Referral to a Specialist
Recognizing when a patient needs to be referred out to a specialist for more advanced care should be of utmost concern to the provider. In patients age 0-4, the EPR-3 guidelines suggest referral with an asthma specialist if step 3 care or higher is required, with consideration at step 2. In older patients, this threshold is step 4 or higher, with consideration in step 3 (NHLBI, 2012). GINA guidelines (GINA, 2018) recommend referral to an asthma specialist at step 5, or in the following circumstances:
- Difficulty confirming or doubts regarding the diagnosis
- Suspected occupational asthma
- Persistent uncontrolled asthma or frequent exacerbations (in children age 6-11, despite moderate dose ICS)

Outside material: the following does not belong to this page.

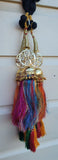 Indian punjabi parandi mehndi jaago mirror bridal patiala paranda hair braid ii2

- The presence of any risk factors for asthma-related death, such as ICU admission, mechanical ventilation, anaphylaxis or a confirmed food allergy
- Risk for or evidence of significant treatment adverse effects (in children, growth delay)
- Symptoms suggestive of complications or sun-types of asthma, such as aspirin-exacerbated respiratory disease or allergic bronchopulmonary aspergillosis (GINA, 2018).
When treating patients with severe eosinophilic asthma, it is recommended to refer to an Ear, Nose, and Throat specialist (ENT) to help manage rhinosinusitis and nasal polyposis (de Groot et al., 2015).